18.S996: Algorithmic Aspects of Machine Learning

Fall 2013

Modern machine learning systems are often built on top of algorithms that do not have provable guarantees, and it is the subject of debate when and why they work. In this class, we will focus on designing algorithms whose performance we can rigorously analyze for fundamental machine learning problems. We will cover topics such as: spectral clustering, learning mixture models, matrix completion, tensor decomposition, nonnegative matrix factorization, sparse dictionary learning, inference in graphical models and deep learning. Almost all of these problems are computationally hard in the worst-case and so developing an algorithmic theory is about (1) choosing the right models in which to study these problems and (2) developing the appropriate mathematical tools (often from probability, geometry or algebra) in order to analyze the performance of an algorithm.

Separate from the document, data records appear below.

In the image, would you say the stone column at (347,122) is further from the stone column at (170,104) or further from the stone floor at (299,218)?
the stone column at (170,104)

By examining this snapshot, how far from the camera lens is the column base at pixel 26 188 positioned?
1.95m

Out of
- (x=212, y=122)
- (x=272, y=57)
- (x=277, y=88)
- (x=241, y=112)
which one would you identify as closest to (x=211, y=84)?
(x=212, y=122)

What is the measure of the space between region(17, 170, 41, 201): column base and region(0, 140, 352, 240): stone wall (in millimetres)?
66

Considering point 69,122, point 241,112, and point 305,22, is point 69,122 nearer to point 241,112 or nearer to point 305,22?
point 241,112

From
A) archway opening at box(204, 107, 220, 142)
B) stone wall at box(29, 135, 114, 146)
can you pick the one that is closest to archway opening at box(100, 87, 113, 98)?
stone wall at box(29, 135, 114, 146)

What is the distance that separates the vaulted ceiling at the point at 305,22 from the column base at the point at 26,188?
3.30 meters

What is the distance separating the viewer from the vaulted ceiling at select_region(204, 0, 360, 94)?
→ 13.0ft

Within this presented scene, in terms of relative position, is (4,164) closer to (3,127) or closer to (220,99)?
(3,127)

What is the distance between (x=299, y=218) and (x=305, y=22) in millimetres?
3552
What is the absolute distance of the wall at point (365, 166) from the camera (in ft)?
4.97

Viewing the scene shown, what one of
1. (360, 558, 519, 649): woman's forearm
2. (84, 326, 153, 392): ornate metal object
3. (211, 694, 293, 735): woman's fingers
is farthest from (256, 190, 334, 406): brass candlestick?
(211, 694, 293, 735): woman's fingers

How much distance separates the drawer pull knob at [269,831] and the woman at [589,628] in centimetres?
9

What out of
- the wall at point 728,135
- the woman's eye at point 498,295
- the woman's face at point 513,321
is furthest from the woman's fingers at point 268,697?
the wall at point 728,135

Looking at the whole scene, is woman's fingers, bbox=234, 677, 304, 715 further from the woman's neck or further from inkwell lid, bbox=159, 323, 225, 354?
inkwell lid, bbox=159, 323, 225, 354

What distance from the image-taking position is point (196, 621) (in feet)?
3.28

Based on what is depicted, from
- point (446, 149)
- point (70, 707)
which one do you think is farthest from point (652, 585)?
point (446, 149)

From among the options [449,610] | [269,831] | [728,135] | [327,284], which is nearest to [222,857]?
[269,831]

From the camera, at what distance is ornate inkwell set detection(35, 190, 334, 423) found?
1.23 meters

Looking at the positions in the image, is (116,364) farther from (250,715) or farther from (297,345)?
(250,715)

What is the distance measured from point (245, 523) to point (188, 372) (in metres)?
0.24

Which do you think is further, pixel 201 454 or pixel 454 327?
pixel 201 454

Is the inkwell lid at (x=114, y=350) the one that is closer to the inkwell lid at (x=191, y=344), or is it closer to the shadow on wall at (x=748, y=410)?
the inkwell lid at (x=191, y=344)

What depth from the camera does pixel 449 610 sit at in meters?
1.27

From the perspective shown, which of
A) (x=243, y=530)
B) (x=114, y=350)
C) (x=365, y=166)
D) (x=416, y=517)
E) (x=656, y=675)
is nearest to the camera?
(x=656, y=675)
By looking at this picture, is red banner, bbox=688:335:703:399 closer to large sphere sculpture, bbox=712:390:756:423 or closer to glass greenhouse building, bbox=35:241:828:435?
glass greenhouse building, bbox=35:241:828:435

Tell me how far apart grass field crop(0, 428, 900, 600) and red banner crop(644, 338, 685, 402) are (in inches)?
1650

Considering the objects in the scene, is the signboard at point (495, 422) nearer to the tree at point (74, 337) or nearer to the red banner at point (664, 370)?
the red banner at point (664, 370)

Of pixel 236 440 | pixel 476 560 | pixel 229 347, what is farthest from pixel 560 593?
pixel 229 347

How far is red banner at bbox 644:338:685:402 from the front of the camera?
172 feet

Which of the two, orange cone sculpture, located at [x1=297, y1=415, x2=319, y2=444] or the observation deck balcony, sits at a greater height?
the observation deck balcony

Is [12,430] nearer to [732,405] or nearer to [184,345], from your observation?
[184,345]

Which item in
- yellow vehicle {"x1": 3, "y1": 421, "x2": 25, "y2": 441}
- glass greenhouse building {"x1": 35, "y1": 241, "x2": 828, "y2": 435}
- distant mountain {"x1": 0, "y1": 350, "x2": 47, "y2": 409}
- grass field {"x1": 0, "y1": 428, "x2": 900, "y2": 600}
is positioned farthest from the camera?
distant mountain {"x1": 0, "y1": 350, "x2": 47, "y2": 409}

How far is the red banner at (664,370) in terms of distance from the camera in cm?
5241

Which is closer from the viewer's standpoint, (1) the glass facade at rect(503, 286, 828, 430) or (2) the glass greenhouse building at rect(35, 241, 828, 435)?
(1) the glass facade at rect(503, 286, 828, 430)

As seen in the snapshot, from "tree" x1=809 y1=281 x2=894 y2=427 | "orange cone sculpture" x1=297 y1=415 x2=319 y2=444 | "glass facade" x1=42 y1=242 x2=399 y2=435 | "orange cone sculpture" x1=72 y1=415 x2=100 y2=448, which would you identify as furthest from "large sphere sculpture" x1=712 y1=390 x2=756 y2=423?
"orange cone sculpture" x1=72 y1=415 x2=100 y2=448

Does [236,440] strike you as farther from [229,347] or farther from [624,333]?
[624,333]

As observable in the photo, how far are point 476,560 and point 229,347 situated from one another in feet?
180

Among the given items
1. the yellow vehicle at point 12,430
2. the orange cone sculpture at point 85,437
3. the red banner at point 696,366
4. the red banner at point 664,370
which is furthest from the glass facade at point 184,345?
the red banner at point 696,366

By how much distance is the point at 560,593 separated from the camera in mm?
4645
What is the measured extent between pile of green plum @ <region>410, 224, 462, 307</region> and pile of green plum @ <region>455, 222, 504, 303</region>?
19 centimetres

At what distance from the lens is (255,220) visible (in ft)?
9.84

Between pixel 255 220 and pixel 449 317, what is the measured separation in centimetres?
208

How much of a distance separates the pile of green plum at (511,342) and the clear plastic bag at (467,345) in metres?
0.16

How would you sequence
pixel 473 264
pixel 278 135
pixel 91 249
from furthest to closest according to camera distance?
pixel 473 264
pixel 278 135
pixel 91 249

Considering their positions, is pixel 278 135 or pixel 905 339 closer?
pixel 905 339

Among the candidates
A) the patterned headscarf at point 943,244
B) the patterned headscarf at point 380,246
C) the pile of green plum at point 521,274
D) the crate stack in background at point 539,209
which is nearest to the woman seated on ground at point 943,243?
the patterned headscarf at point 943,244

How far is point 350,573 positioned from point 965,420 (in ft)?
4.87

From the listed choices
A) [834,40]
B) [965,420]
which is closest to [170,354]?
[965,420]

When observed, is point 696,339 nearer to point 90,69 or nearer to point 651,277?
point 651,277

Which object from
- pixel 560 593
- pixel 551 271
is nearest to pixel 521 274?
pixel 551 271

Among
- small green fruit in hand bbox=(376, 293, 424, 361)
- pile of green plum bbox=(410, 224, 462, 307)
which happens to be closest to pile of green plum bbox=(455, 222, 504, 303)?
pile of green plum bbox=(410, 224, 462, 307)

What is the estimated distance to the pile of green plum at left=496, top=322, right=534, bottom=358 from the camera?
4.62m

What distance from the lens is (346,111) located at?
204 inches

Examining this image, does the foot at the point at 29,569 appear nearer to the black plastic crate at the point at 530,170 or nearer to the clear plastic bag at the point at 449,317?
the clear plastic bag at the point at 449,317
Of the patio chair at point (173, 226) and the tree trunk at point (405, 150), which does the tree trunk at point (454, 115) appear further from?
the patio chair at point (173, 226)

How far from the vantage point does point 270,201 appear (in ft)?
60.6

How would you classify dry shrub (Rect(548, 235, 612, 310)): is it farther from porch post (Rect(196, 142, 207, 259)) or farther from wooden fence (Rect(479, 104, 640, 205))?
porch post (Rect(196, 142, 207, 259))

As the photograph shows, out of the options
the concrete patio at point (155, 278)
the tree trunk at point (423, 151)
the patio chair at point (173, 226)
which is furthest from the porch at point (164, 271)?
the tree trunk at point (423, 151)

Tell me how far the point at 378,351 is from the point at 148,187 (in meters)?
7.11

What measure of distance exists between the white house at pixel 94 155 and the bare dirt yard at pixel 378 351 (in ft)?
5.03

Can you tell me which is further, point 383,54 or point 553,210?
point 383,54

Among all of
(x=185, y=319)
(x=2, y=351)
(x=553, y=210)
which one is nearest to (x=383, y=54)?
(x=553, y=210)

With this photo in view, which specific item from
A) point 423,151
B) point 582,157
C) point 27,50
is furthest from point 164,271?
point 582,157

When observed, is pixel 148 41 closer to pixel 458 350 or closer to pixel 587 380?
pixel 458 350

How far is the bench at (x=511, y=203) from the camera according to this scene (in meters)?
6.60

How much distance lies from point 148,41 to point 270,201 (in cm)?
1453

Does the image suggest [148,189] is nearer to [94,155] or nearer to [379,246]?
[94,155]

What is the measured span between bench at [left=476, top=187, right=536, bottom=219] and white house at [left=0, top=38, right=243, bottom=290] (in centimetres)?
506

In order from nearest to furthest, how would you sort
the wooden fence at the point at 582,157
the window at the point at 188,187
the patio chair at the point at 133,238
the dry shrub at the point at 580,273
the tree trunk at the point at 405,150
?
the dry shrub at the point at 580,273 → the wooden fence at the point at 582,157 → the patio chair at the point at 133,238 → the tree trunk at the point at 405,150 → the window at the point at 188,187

Announcement 1: Info about Final Projects is available here. Please send me your final report by December 14th. Here is a sample final project by Yufei Zhao

Announcement 2: Here are the lecture notes for the course!

Course Information

Instructor: Ankur Moitra
Office Hours: send me an email.

Lecture: Mondays and Wednesdays 9:30-11:00, E17-122

Class room update: We will have to stay in the current room, despite my best efforts. Unfortunately there are no big classrooms in the new math building, and the old math building is being renovated.

Lecture Notes: Lecture notes and/or presentations will be provided.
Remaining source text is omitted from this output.